I woke up from a dream today and looked up to see it was 10:30 in the morning. I tossed and turned and tried to pull myself back into my ritual Saturday morning coma, but nothing worked. My brain hazily traced back through my dream, back through flopping down on my bed at 2:30 last night, back through peacefully coasting home on empty roads, back through staring up at the stars in Andrew's backyard, heckling Kevin's ping pong playing, and sissying myself up to become Prince Humperdink. My stomach panged with unfamiliar neglect, forgotten last night among so many other things, and rumbled for Cheerios. Tinges of nervousness triggered in my gut as unspoken anxieties bumped against each other, trying to sort themselves out. I was not falling back asleep.

I can't remember this happening in years. Even when I try and wake myself up at eleven on a Saturday morning, I end up sleeping in an hour and a half later. Yet with only eight or so hours of sleep, I feel better than I do on most weekend mornings. Maybe it's the comfort from starting my day alone in a quiet house. I've been so contented and fulfilled since the play opened, yet until this morning it's only been enjoyed within the insanity of school days, late nights, and early mornings. Which isn't to say I haven't wholly loved spending every minute with the cast, but a few hours to myself felt great. It's not just been me on this cloud. I hear the same deep happiness in the voices and see it in the faces of everyone involved in the The Princess Bride. Well, except the freshman lead technician Stephen. I mostly just see fear in his face. I'm guessing the fact that Joey dances up against him at the beginning of each show when the video game music plays isn't helping that.

Allow I can't say for certain the audience has experienced such euphoria from just watching the play, I'm at least getting the impression they're having a good time. If you still want to see it, we've still got shows at 7:30 tonight, on Wednesday at 4, from Thursday to Saturday (the 11th to the 13th) and a Sunday matinee at 2 on the 14th. Tickets are $10 and available at the Jesuit switchboard or through me if you pull the right strings.

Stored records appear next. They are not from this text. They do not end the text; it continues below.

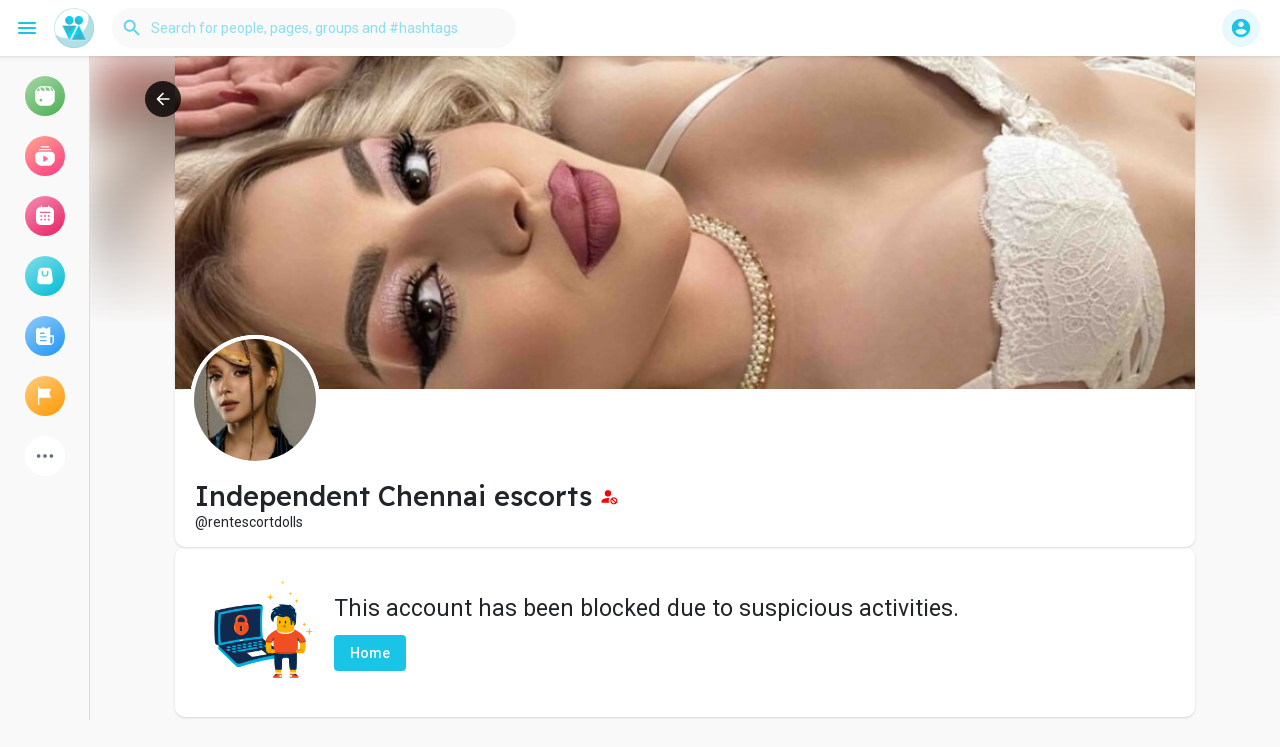

--- FILE ---
content_type: text/html; charset=utf-8
request_url: https://www.google.com/recaptcha/api2/aframe
body_size: 259
content:
<!DOCTYPE HTML><html><head><meta http-equiv="content-type" content="text/html; charset=UTF-8"></head><body><script nonce="_XB1LJ4BdjXfYdc9IVwqTg">/** Anti-fraud and anti-abuse applications only. See google.com/recaptcha */ try{var clients={'sodar':'https://pagead2.googlesyndication.com/pagead/sodar?'};window.addEventListener("message",function(a){try{if(a.source===window.parent){var b=JSON.parse(a.data);var c=clients[b['id']];if(c){var d=document.createElement('img');d.src=c+b['params']+'&rc='+(localStorage.getItem("rc::a")?sessionStorage.getItem("rc::b"):"");window.document.body.appendChild(d);sessionStorage.setItem("rc::e",parseInt(sessionStorage.getItem("rc::e")||0)+1);localStorage.setItem("rc::h",'1769465773780');}}}catch(b){}});window.parent.postMessage("_grecaptcha_ready", "*");}catch(b){}</script></body></html>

Come see it.

Back to last Tuesday, all of us were busy at practice as the leader of the free world was decided. I entered the theater living in a greatly divided nation of uncertainty and exited living in a greatly divided nation of whining and gloating. I spent all this time watching polls, reading articles, having arguments, and voting that morning, and bam, it was over. The presidential election that was the beginning of the "Great Liberation" or the "Apocalypse" (depending on who writes history) will end up being a footnote in my own personal history of spending long days at play practice, neglecting school, and loitering in the parking lot. Bush and Kerry will be a sidebar to a page about me saucily serenading Hal and Kelley on the hood of Hal's Subaru to Nine Inch Nail's "Closer" as it circled around the back of Jesuit. And there's something greatly comforting about that. Or at least something consolatory.

What is written in the next chapters of my history still remains completely unclear. All I know is I want to feel like I do now and eventually go to college. The details are unimportant. There is one storyline I wouldn't mind adding depth to, and yet in some ways I'm glad I don't know its outcome. Life can always use a few surprises to spice things up. And maybe in a shocking twist I'll actually continue to keep you all updated.